TASK OBJECTIVE >>
Copy out the entire report on the Baltimore morgue backlog word for word, without changing anything.

EXTRACT PROVIDED >>
::::::

USA: A wild story out of Baltimore says hundreds of bodies are piling up in a make-shift morgue in a parking garage.
Baltimore Banner’s first newsletter broke the story Thursday. It said, “more than 200 bodies are awaiting autopsies by doctors at Maryland’s Office of the Chief Medical Examiner, the agency located in downtown Baltimore responsible for investigating deaths statewide.”
Baltimore Banner’s Tim Prudente, the lead reporter on the story, called the backlog of bodies awaiting the medical examiner “unprecedented.” He said the number of bodies at the make-shift morgue is “growing by the day and filling up the morgue refrigerators.”
“The backlog snowballed from 50 bodies awaiting autopsy in late December to 150 bodies in late January. State officials estimate the number will exceed 300 bodies this month. They blame office turnover and the coronavirus pandemic that’s kept employees sick at home. Staff shortages come amid increasing numbers of murders and drug overdoses, cases that require autopsies,” Prudente said.
Space in the parking garage of the old Social Security Administration building in the downtown area of Baltimore City appears to be filling up quickly.
Prudente interviewed Patrick Moran, president of the local chapter of the American Federation of State, County and Municipal Employees, whose members include autopsy assistants, lab techs, and forensic investigators with the office, and confirmed the make-shift morgue in the parking garage and said, “it’s a mess.”
The situation worsens and has caused alarm among Dr. Victor Weedn, the chief medical examiner for Maryland, who has requested help from the federal mortuary disaster teams.
The Baltimore Banner obtained an internal email from Weedn to his staff who wrote:
“The entire Chief Medical Examiner Office staff is struggling to cope. We are receiving endless calls from families, who have to wait without being given an answer to their questions when their loved one will be released. We have no good answers for them.”

::::::

AVAILABLE DATA >>
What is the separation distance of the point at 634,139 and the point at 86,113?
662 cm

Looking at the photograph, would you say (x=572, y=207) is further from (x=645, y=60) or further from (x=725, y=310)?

::::::

OUTPUT >>
USA: A wild story out of Baltimore says hundreds of bodies are piling up in a make-shift morgue in a parking garage.
Baltimore Banner’s first newsletter broke the story Thursday. It said, “more than 200 bodies are awaiting autopsies by doctors at Maryland’s Office of the Chief Medical Examiner, the agency located in downtown Baltimore responsible for investigating deaths statewide.”
Baltimore Banner’s Tim Prudente, the lead reporter on the story, called the backlog of bodies awaiting the medical examiner “unprecedented.” He said the number of bodies at the make-shift morgue is “growing by the day and filling up the morgue refrigerators.”
“The backlog snowballed from 50 bodies awaiting autopsy in late December to 150 bodies in late January. State officials estimate the number will exceed 300 bodies this month. They blame office turnover and the coronavirus pandemic that’s kept employees sick at home. Staff shortages come amid increasing numbers of murders and drug overdoses, cases that require autopsies,” Prudente said.
Space in the parking garage of the old Social Security Administration building in the downtown area of Baltimore City appears to be filling up quickly.
Prudente interviewed Patrick Moran, president of the local chapter of the American Federation of State, County and Municipal Employees, whose members include autopsy assistants, lab techs, and forensic investigators with the office, and confirmed the make-shift morgue in the parking garage and said, “it’s a mess.”
The situation worsens and has caused alarm among Dr. Victor Weedn, the chief medical examiner for Maryland, who has requested help from the federal mortuary disaster teams.
The Baltimore Banner obtained an internal email from Weedn to his staff who wrote:
“The entire Chief Medical Examiner Office staff is struggling to cope. We are receiving endless calls from families, who have to wait without being given an answer to their questions when their loved one will be released. We have no good answers for them.”